[Data records]
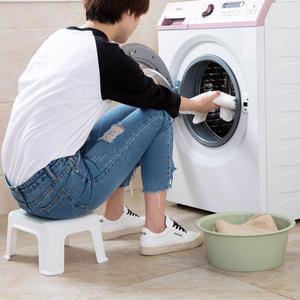 Image 5 - 3 色 4 脚キッズ厚みプラスチック小さなスツールリビングルーム大人変更靴ベンチ浴室の子低ベンチ赤ちゃん学習スツール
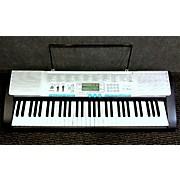 Casio LK220 61-Key Portable Keyboard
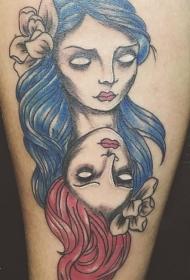 纹身双子座  创意而又别致的双子座纹身图案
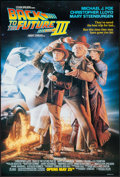 "Movie Posters:Science Fiction, Back to the Future Part III (Universal, 1990). One Sheet (27"" X40"") DS Advance. Science Fiction.. ..."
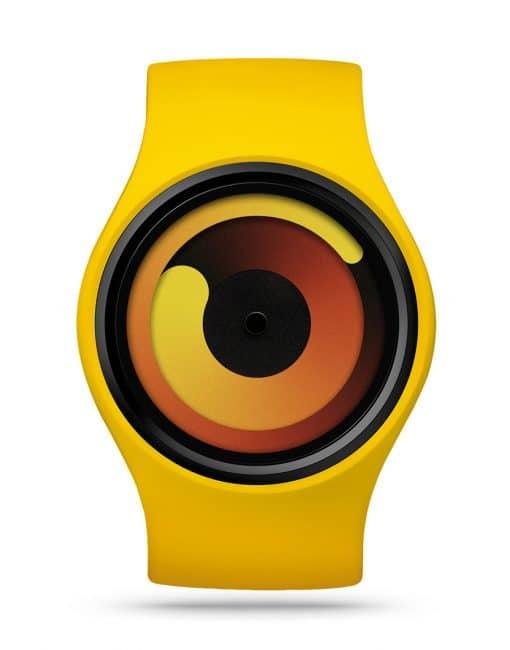 ziiiro-gravity-watch-banana-yellow-front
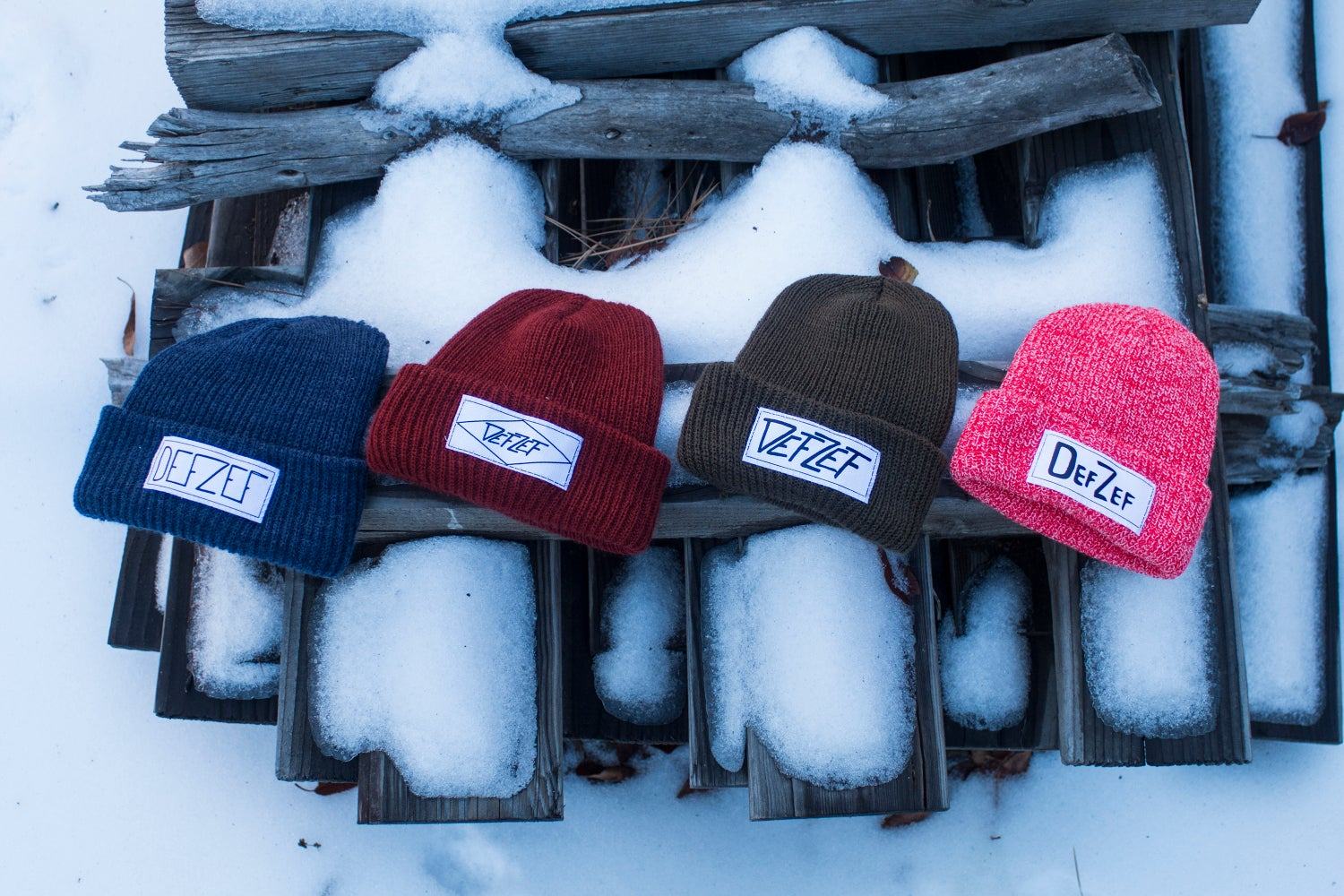 Image of Canvas Beanie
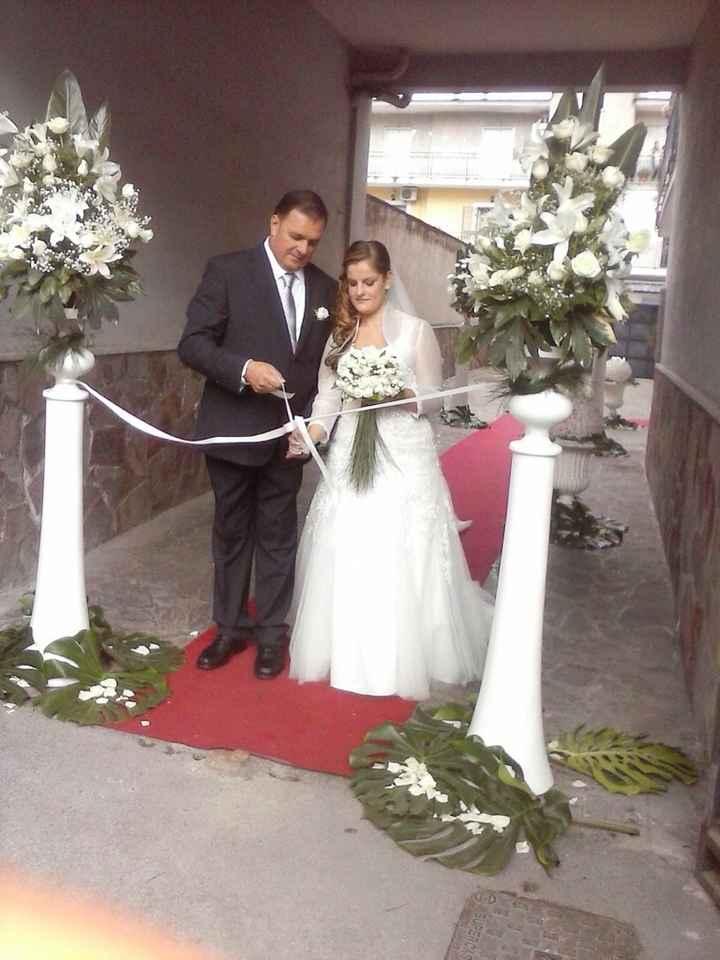 Finalmente sposata!!! - 4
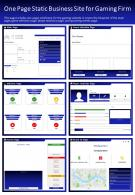 One Page Static Business Site For Gaming Firm Presentation Report PPT PDF Document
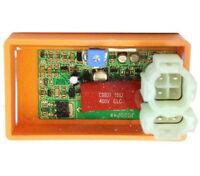 Dc Cdi Adjustable Racing 6 Pin Cdi For Gy6 150cc Motors, Cf250 250cc Motors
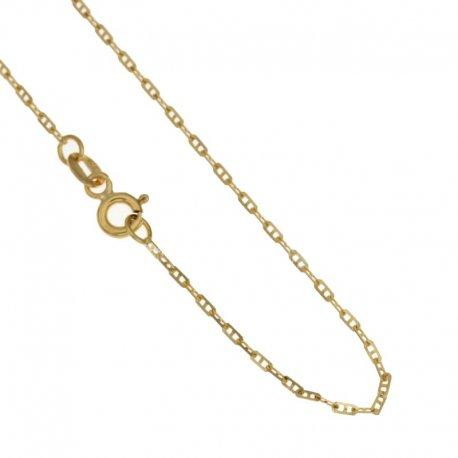 Collana Donna in Oro Giallo 803321704596
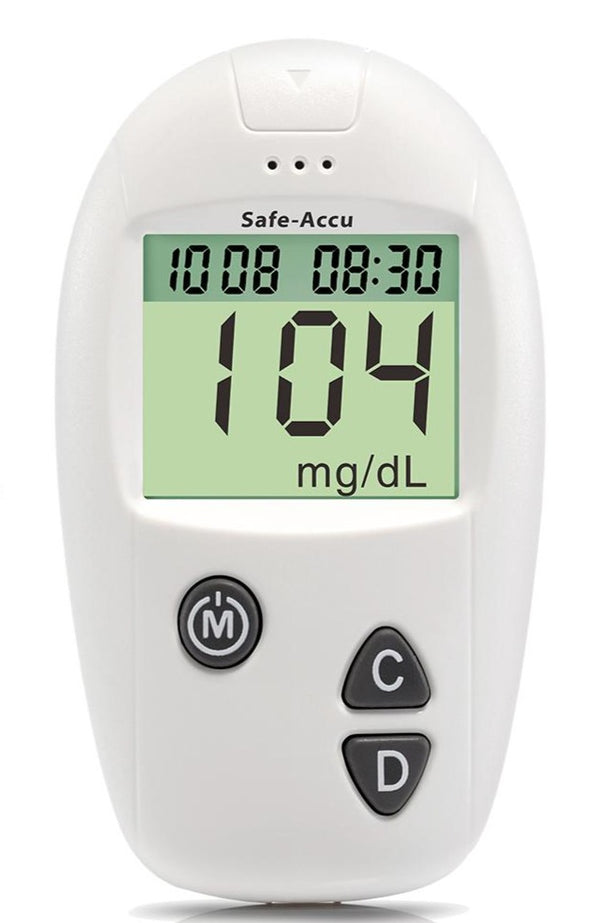 Accu Blood Glucose Meter Diabetes Tester Glucometer (with 100 Test Strips)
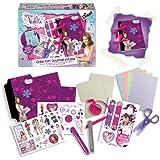 Diset - 46572 - Loisirs Créatifs - Cree Ton Journal Intime Violetta- Modèle aléatoire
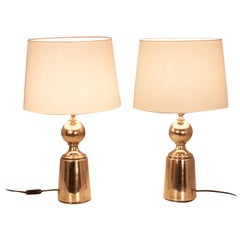 Pair of Table Lamps from 1970s by Metalarte, Brass and White Lampshade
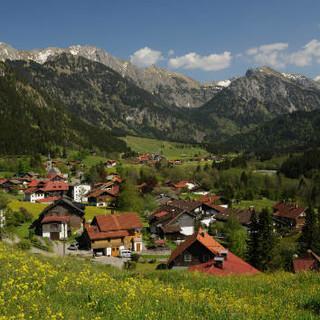 Hinterstein, Foto: Bad Hindelang Tourismus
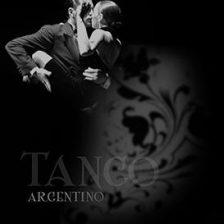 Tango para siempre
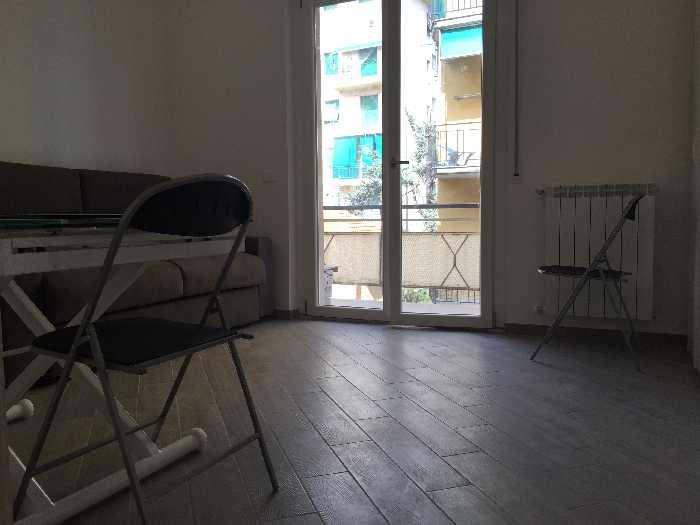 Vendita Appartamento Sanremo Zona mercato e adiacenze #1013 n.4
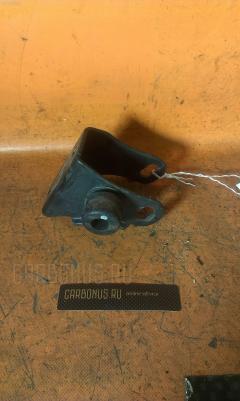 Крепление подушки ДВС TOYOTA CAMRY SV40 4S-FE Фото 2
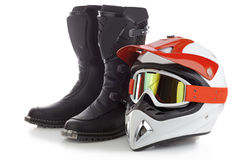 Equipamento da proteção do motocross Fotografia de Stock Royalty Free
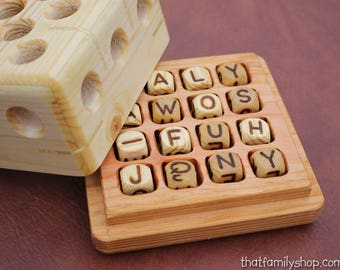 Wood Boggle Word Game Unique Handcrafted Gift Wooden Letter Family Classic Dice Puzzle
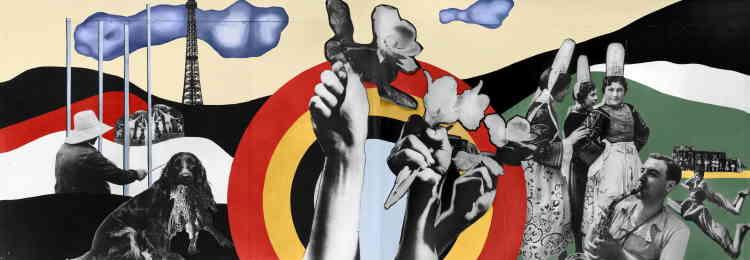 Engagée auprès du Front Populaire, Charlotte Perriand est chargée de la communication du programme des réformes agricoles pour le pavillon du ministère de l'agriculture, dans le cadre de l'Exposition internationale des arts et techniques de la vie moderne à Paris. Les réformes du Front populaire vont apporter un progrès social en améliorant les revenus des paysans et leurs conditions de vie. Charlotte Perriand et Fernand Léger se font une joie de revendiquer le droit aux « plaisirs nouveaux ». Associer le « plaisir » à une activité de production est une révolution pour la France conservatrice, qui voit d'un très mauvais œil l'instauration des congés payés.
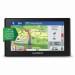 Garmin DriveSmart™ 50LMT-D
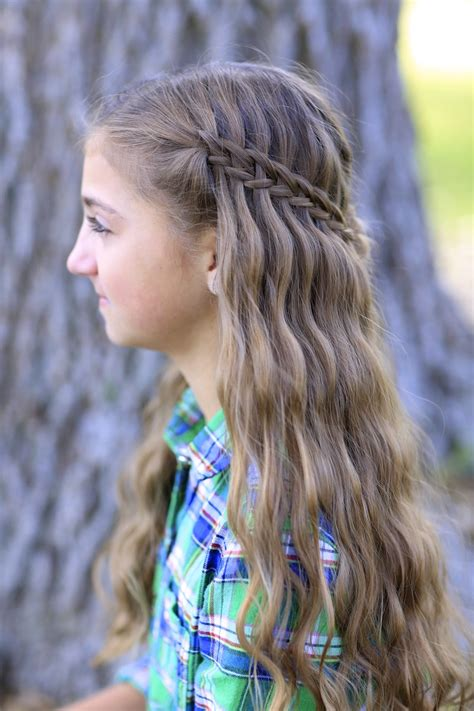 hairstyles girls com scissor waterfall braid combo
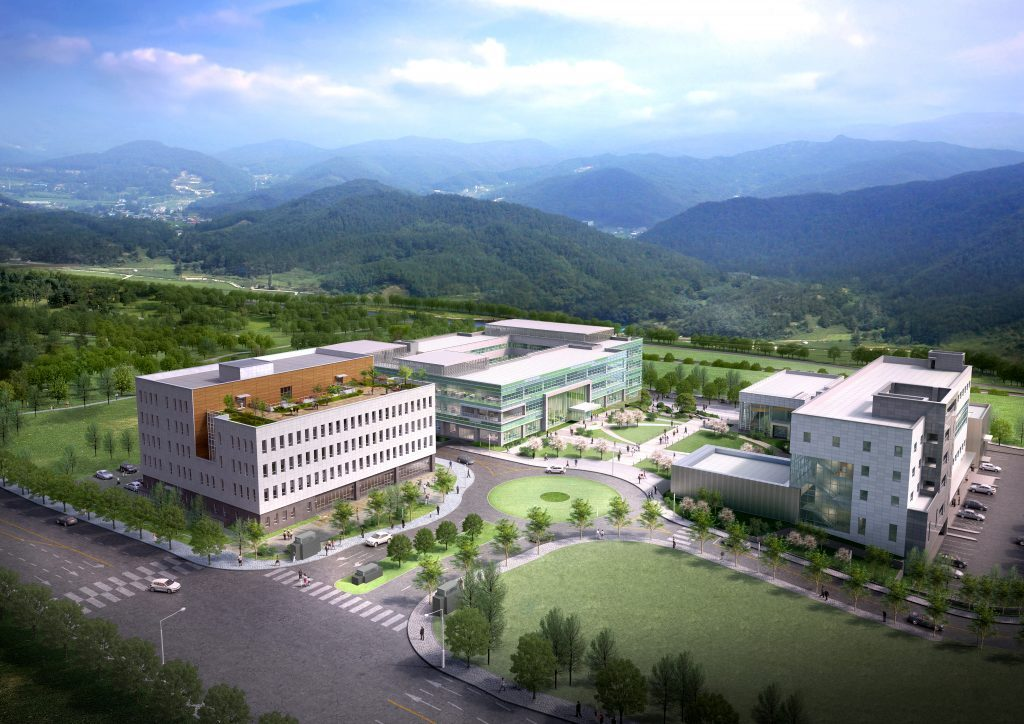 Industry University Convergence Center 2
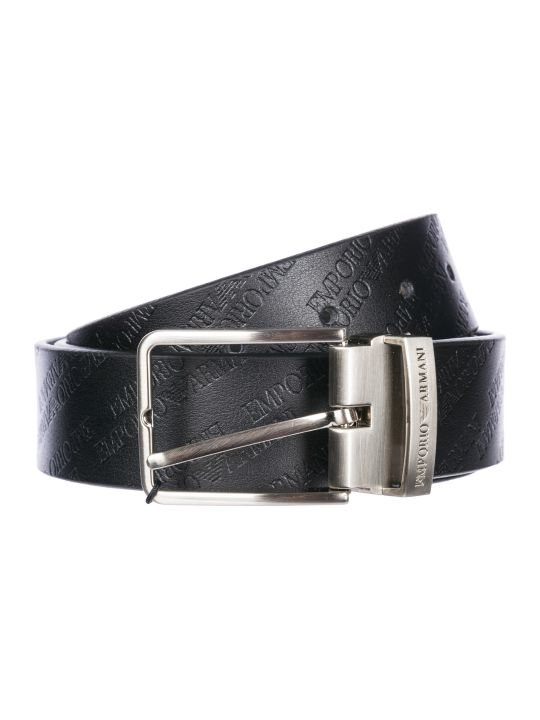 Emporio Armani  Adjustable Length Genuine Leather Belt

* **WHAT THE TASK ASKS**
Above are the records; copy them exactly without the pictures.

* **PROBLEM SOLUTION**
 Image 5 - 3 色 4 脚キッズ厚みプラスチック小さなスツールリビングルーム大人変更靴ベンチ浴室の子低ベンチ赤ちゃん学習スツール
 Casio LK220 61-Key Portable Keyboard
 纹身双子座  创意而又别致的双子座纹身图案
 "Movie Posters:Science Fiction, Back to the Future Part III (Universal, 1990). One Sheet (27"" X40"") DS Advance. Science Fiction.. ..."
 ziiiro-gravity-watch-banana-yellow-front
 Image of Canvas Beanie
 Finalmente sposata!!! - 4
 One Page Static Business Site For Gaming Firm Presentation Report PPT PDF Document
 Dc Cdi Adjustable Racing 6 Pin Cdi For Gy6 150cc Motors, Cf250 250cc Motors
 Collana Donna in Oro Giallo 803321704596
 Accu Blood Glucose Meter Diabetes Tester Glucometer (with 100 Test Strips)
 Diset - 46572 - Loisirs Créatifs - Cree Ton Journal Intime Violetta- Modèle aléatoire
 Pair of Table Lamps from 1970s by Metalarte, Brass and White Lampshade
 Hinterstein, Foto: Bad Hindelang Tourismus
 Tango para siempre
 Vendita Appartamento Sanremo Zona mercato e adiacenze #1013 n.4
 Крепление подушки ДВС TOYOTA CAMRY SV40 4S-FE Фото 2
 Equipamento da proteção do motocross Fotografia de Stock Royalty Free
 Wood Boggle Word Game Unique Handcrafted Gift Wooden Letter Family Classic Dice Puzzle
 Engagée auprès du Front Populaire, Charlotte Perriand est chargée de la communication du programme des réformes agricoles pour le pavillon du ministère de l'agriculture, dans le cadre de l'Exposition internationale des arts et techniques de la vie moderne à Paris. Les réformes du Front populaire vont apporter un progrès social en améliorant les revenus des paysans et leurs conditions de vie. Charlotte Perriand et Fernand Léger se font une joie de revendiquer le droit aux « plaisirs nouveaux ». Associer le « plaisir » à une activité de production est une révolution pour la France conservatrice, qui voit d'un très mauvais œil l'instauration des congés payés.
 Garmin DriveSmart™ 50LMT-D
 hairstyles girls com scissor waterfall braid combo
 Industry University Convergence Center 2
 Emporio Armani  Adjustable Length Genuine Leather Belt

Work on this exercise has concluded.